La Terra dell’Abbastanza, film rivelazione al Festival di Berlino, arriverà nelle sale italiane il 7 Giugno 2018.
Il film, scritto e diretto dagli esordienti Damiano e Fabio D’Innocenzo è distribuito da Adler Entertainment e prodotto da Pepito Produzioni con Rai Cinema.
Mirko (Matteo Olivetti) e Manolo (Andrea Carpenzano) vivono nella periferia di Roma. Una notte i due uccidono involontariamente un uomo investendolo con l’auto. Con l’aiuto del padre di Manolo, e accertatisi che non vi fosse nessun testimone oculare, i due ragazzi scelgono di non raccontare nulla a nessuno, custodendo il terribile segreto. Afflitti dai sensi di colpa e da un’angoscia senza tregua, ai due ragazzi si apre una piccola speranza: scoprono che il corpo dell’uomo ucciso apparteneva a un pentito di un potente clan criminale di zona e ne approfittano per trasformare la colpa in merito, guadagnandosi quindi un ruolo all’interno dell’organizzazione. Una via per l’espiazione e, forse, per avere una vita migliore.
Esordio dei fratelli Damiano e Fabio D’Innocenzo sul grande schermo, La terra dell’abbastanza (Boys Cry nella versione internazionale) senza ombra di dubbio guarda, pur essendo concepito e presentato come prodotto per le sale, alla serialità tricolore dei tempi recenti, cui pure il cinema stesso del nostro paese si ispira sempre più dichiaratamente. Impossibile non pensare a Gomorra (o, soprattutto per colori e ambientazioni, a Romanzo Criminale) mentre si seguono le vicende di Mirko e Manolo, che ai protagonisti dell’opera per la tv somigliano per quella personalità tutta tipica del “piccolo” che sogna di diventare “grande”, da subito privo di una speranza che possa garantirgli protezione.
“Non pensare a niente”
Nel covo criminale che, in un batter d’occhio, fagocita Mirko e Manolo, diventare grandi non significa altro che sciogliere i vincoli, con una realtà standard per annodarne di nuovi con una realtà di manipolati e manipolatori, ma specialmente spettri del passato che possono essere elusi soltanto “non pensando a niente”. A suggerire questo è l’acerba e spicciola nuova filosofia di Mirko, la più spietata metà della coppia di amici: ogni storia di scalata al potere ne prevede una così e, dalla parte opposta, una più zoppicante.

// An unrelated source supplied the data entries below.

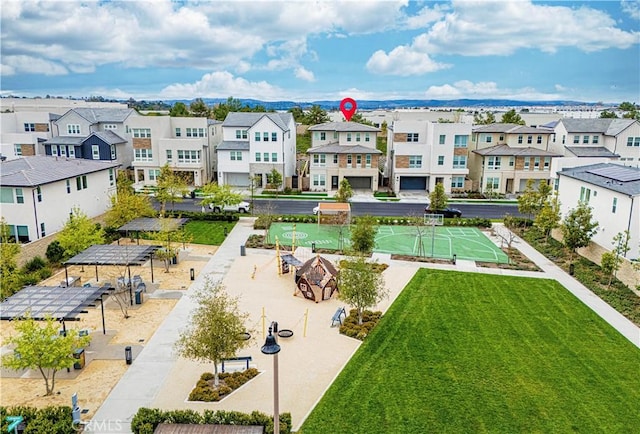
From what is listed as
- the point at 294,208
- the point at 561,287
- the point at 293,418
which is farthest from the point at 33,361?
the point at 294,208

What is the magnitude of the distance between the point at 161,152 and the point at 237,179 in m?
10.3

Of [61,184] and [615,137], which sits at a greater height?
[615,137]

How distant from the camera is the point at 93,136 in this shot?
61.5 m

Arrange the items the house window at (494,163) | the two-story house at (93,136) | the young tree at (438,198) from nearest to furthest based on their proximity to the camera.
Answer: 1. the young tree at (438,198)
2. the house window at (494,163)
3. the two-story house at (93,136)

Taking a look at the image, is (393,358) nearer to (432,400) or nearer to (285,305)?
(432,400)

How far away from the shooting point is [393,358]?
68.5ft

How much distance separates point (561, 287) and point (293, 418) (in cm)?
2132

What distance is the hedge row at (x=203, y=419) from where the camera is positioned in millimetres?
15109

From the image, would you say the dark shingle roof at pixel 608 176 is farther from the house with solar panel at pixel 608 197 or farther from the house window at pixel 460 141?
the house window at pixel 460 141

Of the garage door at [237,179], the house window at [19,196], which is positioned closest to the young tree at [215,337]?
the house window at [19,196]

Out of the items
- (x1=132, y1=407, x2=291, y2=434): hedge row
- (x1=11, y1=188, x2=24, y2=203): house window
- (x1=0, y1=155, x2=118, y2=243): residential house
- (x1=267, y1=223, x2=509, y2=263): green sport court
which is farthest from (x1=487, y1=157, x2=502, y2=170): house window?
(x1=132, y1=407, x2=291, y2=434): hedge row

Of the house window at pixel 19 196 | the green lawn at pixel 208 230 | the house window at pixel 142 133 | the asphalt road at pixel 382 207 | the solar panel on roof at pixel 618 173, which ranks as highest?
the house window at pixel 142 133

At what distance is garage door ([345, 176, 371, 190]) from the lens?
63.6 metres

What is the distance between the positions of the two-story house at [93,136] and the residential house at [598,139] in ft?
189
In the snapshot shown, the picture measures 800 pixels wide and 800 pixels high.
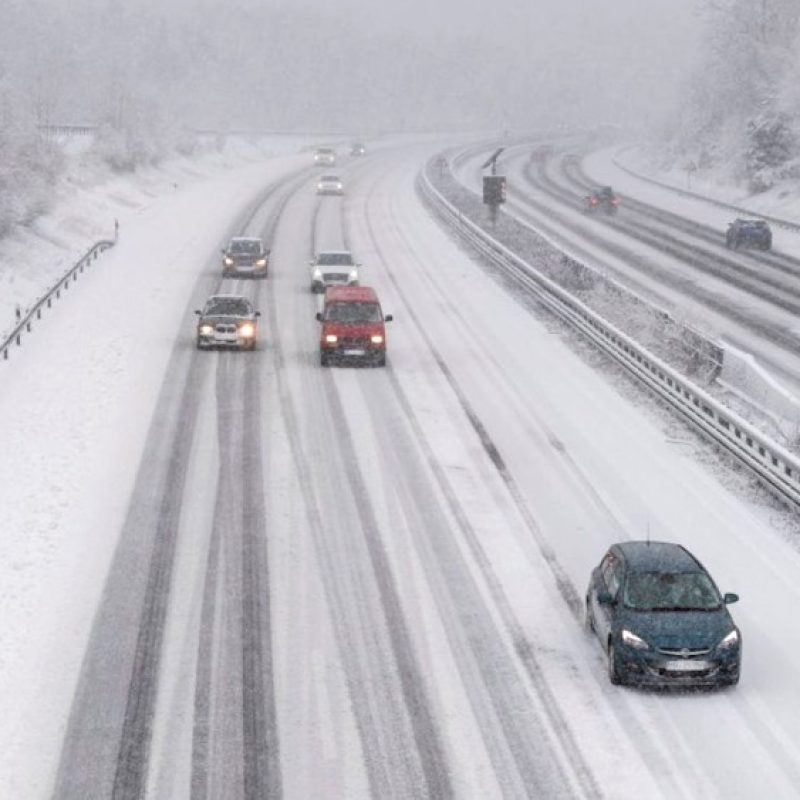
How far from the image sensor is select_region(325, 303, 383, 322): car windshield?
3212cm

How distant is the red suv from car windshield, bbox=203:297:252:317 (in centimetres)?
218

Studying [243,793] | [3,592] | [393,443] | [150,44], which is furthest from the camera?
[150,44]

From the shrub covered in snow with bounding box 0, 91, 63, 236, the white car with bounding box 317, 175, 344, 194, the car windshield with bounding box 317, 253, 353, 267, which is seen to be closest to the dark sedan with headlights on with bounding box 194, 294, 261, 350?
the car windshield with bounding box 317, 253, 353, 267

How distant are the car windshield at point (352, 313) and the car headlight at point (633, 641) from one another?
58.5 ft

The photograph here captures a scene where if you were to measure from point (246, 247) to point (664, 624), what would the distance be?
32.1 meters

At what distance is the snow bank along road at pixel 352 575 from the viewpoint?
45.5ft

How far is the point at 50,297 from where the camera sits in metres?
→ 38.6

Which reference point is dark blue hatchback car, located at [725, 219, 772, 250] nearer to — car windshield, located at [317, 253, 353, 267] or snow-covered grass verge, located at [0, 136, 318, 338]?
car windshield, located at [317, 253, 353, 267]

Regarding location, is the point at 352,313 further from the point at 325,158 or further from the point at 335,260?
the point at 325,158

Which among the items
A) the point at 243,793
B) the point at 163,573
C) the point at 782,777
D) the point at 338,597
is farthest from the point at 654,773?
the point at 163,573

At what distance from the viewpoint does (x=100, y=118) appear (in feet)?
273

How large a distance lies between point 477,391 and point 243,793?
1735 centimetres

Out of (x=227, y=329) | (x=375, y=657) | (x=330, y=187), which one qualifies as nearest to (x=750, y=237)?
(x=330, y=187)

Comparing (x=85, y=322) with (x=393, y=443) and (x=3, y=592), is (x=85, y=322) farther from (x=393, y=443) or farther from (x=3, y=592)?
(x=3, y=592)
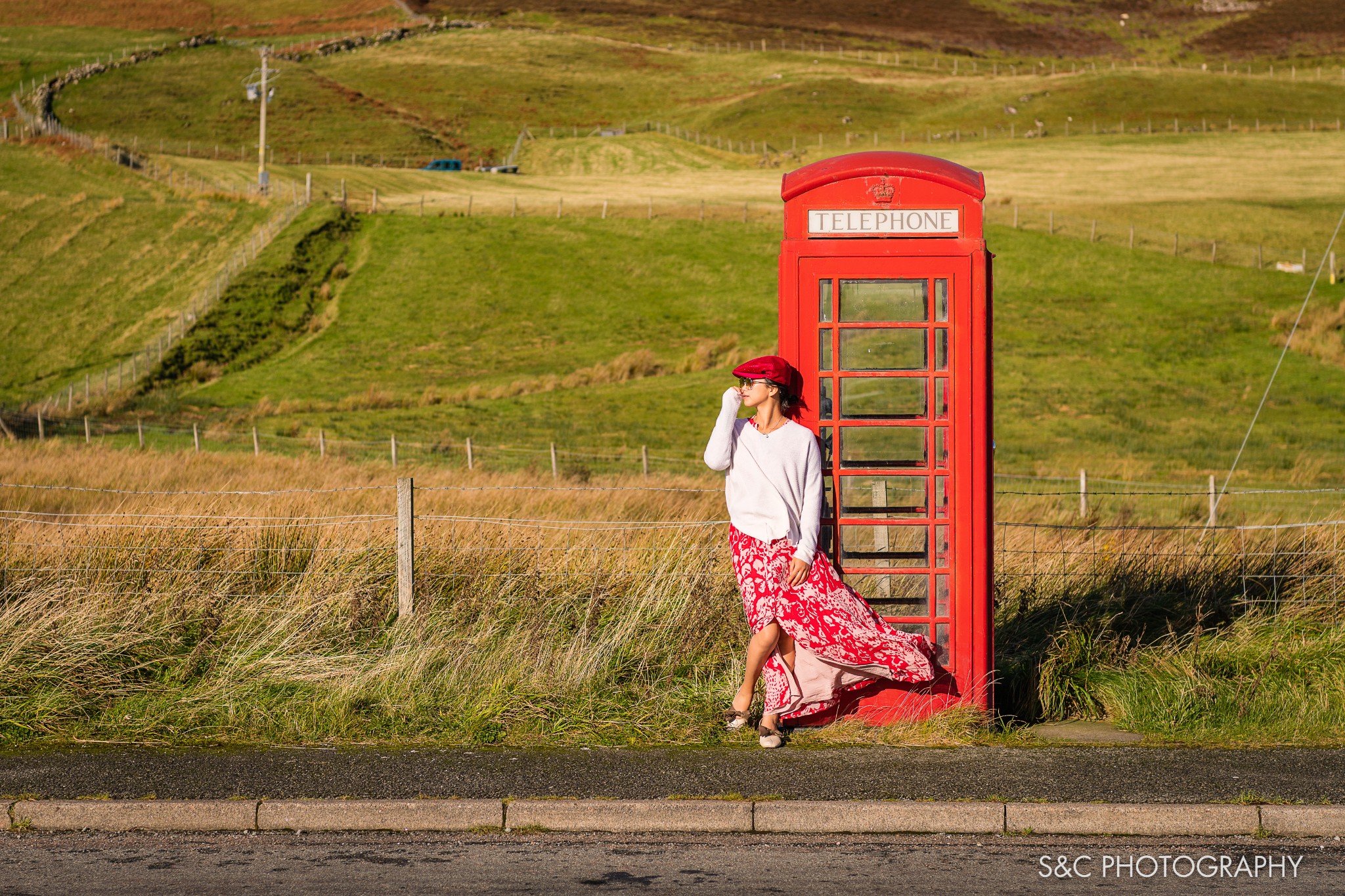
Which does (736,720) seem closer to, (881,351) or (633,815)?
(633,815)

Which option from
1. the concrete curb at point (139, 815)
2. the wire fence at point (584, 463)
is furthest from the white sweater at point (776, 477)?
the wire fence at point (584, 463)

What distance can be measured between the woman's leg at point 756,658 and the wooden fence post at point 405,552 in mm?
2373

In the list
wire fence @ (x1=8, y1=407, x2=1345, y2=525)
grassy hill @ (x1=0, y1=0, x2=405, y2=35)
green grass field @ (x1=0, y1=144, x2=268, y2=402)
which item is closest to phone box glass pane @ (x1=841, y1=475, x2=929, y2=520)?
wire fence @ (x1=8, y1=407, x2=1345, y2=525)

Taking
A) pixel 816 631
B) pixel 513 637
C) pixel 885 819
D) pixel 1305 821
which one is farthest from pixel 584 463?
pixel 1305 821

La parte instabile, come si può dedurre, è invece Mirko; tormentato dal senso di colpa per l’errore che commesso e per il torto che ne consegue. È Mirko quello più ingenuo, quello più fragile, che vive un rapporto viscerale con l’onnipresente madre (Milena Mancini).
L’incipit dell’incidente, e tutto il primo convincente atto, fa da apripista a quella che è, più che una scalata al potere, l’eterna attesa delle ricompense dorate e del “paradiso”; elemento che diverse opere dello stesso stampo mostrano con lo scopo di controbilanciare e sottolineare con la seguente classica caduta nel baratro.

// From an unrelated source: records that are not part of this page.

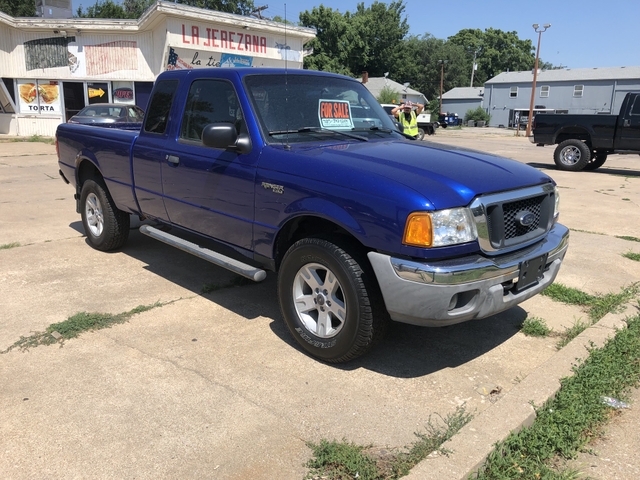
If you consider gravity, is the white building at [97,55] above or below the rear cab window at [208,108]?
above

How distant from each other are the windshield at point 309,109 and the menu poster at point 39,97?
70.4 feet

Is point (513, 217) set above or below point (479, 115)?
below

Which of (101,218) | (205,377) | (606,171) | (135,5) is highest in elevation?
(135,5)

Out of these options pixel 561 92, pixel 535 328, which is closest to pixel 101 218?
pixel 535 328

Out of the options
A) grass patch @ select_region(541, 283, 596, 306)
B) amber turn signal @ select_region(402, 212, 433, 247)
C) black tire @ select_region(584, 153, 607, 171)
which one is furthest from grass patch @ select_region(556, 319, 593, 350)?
black tire @ select_region(584, 153, 607, 171)

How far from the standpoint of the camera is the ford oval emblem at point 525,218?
349 cm

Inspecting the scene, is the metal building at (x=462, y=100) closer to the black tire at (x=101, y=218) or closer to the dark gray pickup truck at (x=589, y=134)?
the dark gray pickup truck at (x=589, y=134)

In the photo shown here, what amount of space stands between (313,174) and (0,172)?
38.4ft

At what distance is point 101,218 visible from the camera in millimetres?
6039

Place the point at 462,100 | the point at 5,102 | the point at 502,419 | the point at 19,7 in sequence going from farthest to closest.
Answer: the point at 462,100 → the point at 19,7 → the point at 5,102 → the point at 502,419

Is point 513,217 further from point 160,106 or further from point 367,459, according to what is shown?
point 160,106

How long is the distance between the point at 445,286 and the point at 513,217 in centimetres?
80

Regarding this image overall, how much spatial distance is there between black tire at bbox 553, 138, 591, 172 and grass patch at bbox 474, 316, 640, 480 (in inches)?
474

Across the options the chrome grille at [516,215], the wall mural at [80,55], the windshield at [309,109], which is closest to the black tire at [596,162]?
the windshield at [309,109]
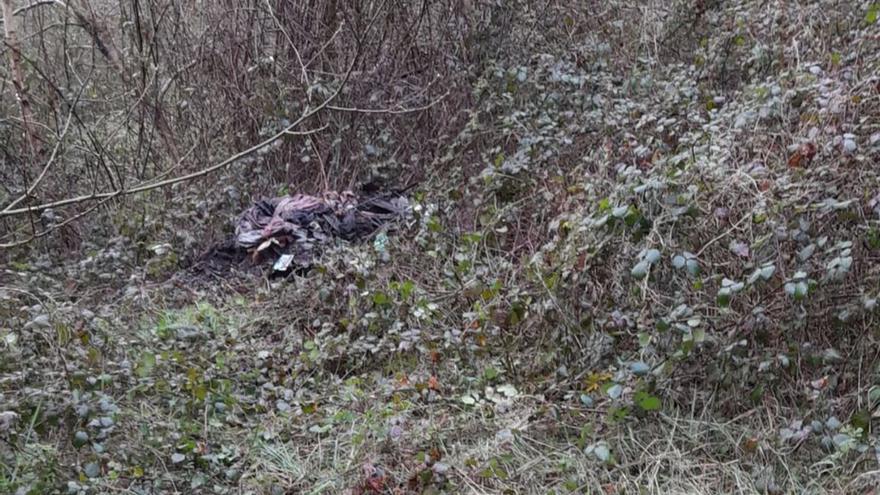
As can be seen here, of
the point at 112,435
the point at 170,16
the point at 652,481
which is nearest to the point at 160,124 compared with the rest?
the point at 170,16

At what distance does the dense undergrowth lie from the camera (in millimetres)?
3133

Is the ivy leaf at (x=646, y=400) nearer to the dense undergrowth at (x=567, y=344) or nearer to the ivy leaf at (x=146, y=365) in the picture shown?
the dense undergrowth at (x=567, y=344)

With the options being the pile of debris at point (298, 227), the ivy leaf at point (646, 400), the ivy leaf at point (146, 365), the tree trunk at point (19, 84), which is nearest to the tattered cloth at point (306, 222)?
the pile of debris at point (298, 227)

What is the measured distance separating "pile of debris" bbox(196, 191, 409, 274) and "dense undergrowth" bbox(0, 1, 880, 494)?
18.7 inches

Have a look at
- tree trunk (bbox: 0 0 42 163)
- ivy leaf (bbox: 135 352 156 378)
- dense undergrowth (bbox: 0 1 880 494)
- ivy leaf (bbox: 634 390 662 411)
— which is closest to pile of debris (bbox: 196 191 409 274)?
dense undergrowth (bbox: 0 1 880 494)

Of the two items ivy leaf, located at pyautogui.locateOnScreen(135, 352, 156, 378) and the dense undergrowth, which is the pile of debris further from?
ivy leaf, located at pyautogui.locateOnScreen(135, 352, 156, 378)

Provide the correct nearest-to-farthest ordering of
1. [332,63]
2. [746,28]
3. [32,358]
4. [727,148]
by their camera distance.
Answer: [32,358] < [727,148] < [746,28] < [332,63]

Ne La terra dell’abbastanza no. Qui i protagonisti rimangono concatenati alla loro miseria, senza mai raggiungere alcun apice, e non c’è scampo. Mirko e Manolo sono ammanigliati in un limbo mefitico e nauseabondo; tutto ciò che hanno è un miraggio, il sogno di potersi riscattare dallo squallore delle loro vite. Un sogno che, nel regno dei criminali, si traduce nella massima ambizione concepibile, ossia il poter finalmente “ammazzare qualcuno”. Come nei gangster movies di una volta, quelli che non ci sono più. Non basta che un’attività sia prolifica, come lo è la vendita di prostitute minorenni nel film. Bisogna che ci sia onore in quello che si fa, bisogna che ci sia il merito di quello che si ottiene.

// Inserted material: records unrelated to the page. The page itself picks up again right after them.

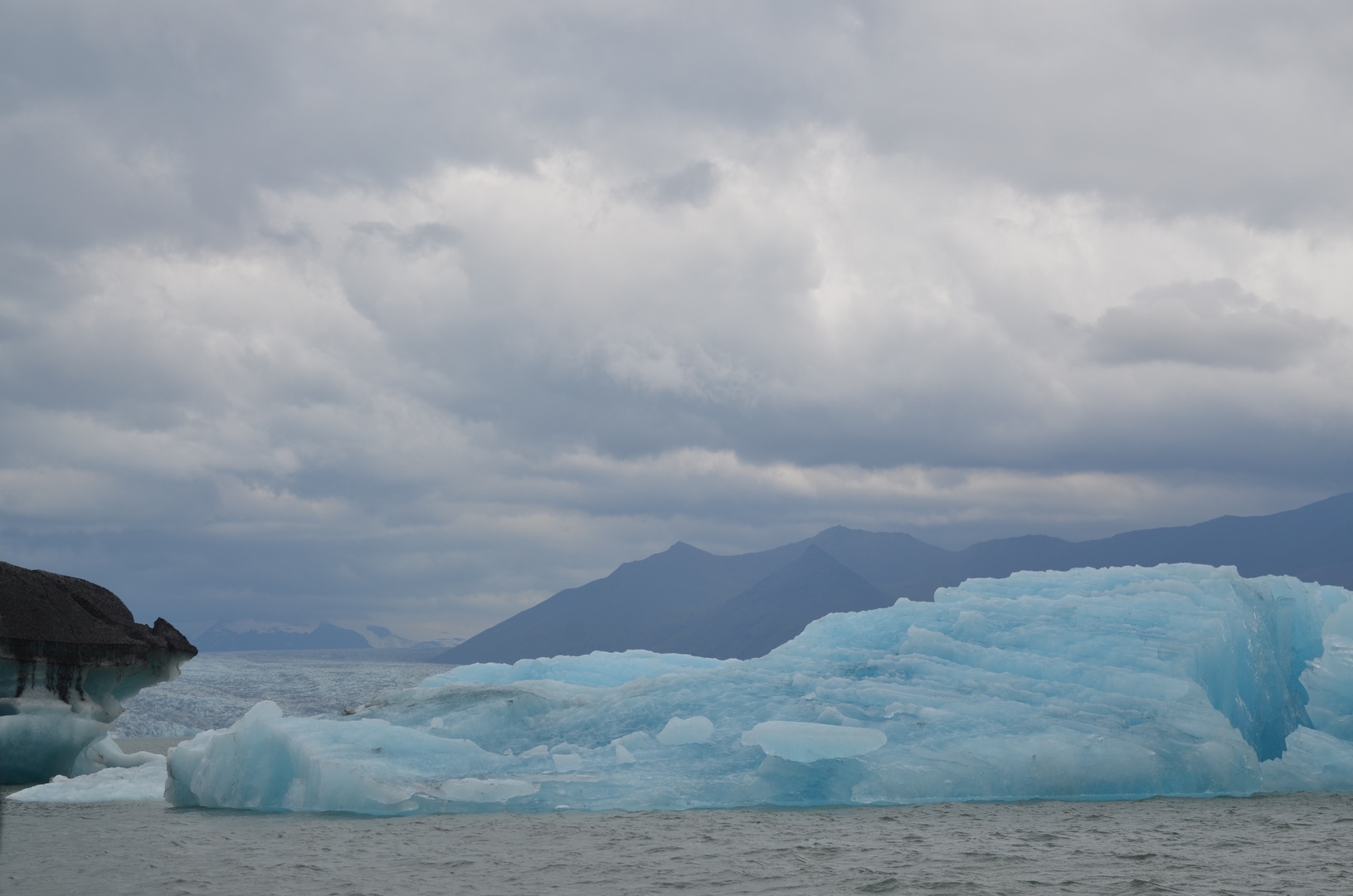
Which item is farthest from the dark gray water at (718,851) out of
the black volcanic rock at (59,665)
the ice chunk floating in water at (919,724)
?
the black volcanic rock at (59,665)

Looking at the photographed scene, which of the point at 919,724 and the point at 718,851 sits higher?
the point at 919,724

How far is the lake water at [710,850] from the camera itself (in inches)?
432

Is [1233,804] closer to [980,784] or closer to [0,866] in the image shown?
[980,784]

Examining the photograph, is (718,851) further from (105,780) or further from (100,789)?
(105,780)

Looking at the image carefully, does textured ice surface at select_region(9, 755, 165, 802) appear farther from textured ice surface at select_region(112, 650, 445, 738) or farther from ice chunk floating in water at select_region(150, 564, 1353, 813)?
textured ice surface at select_region(112, 650, 445, 738)

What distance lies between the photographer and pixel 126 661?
945 inches

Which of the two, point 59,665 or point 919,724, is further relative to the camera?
point 59,665

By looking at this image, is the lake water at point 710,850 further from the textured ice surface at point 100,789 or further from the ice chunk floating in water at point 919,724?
the textured ice surface at point 100,789

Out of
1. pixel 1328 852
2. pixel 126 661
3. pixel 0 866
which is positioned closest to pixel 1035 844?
pixel 1328 852

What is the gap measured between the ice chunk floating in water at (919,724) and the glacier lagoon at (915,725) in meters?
0.04

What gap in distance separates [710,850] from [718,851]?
13cm

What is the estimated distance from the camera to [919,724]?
1789 cm

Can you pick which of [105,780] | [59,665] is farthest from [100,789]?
[59,665]

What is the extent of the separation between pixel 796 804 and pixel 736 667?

Guarda il trailer ufficiale de La Terra Dell’Abbastanza
Il mondo reale, però, non è come quello dei film e non si parla neppure lo stesso linguaggio. Gli eroi non esistono, gli amici e gli amori svaniscono e i morti sono cadaveri che puzzano. Tutto, ne La terra dell’abbastanza, puzza di morte, non c’è elevatezza o riconoscimento morale. Quella del film è una storia che definire “parabola” sarebbe inopportuno, perché non v’è una cima, un culmine; è una linea piatta, e ha una fine prossima. La terra dell’abbastanza sa, tutto sommato, di già visto e, nonostante il talento interpretativo degli attori (tutti, non solo i protagonisti), risulta abbastanza prevedibile nelle svolte narrative più rilevanti, ma anche piuttosto efficace nel raccontare quello che è la prevedibile, stupida banalità del male.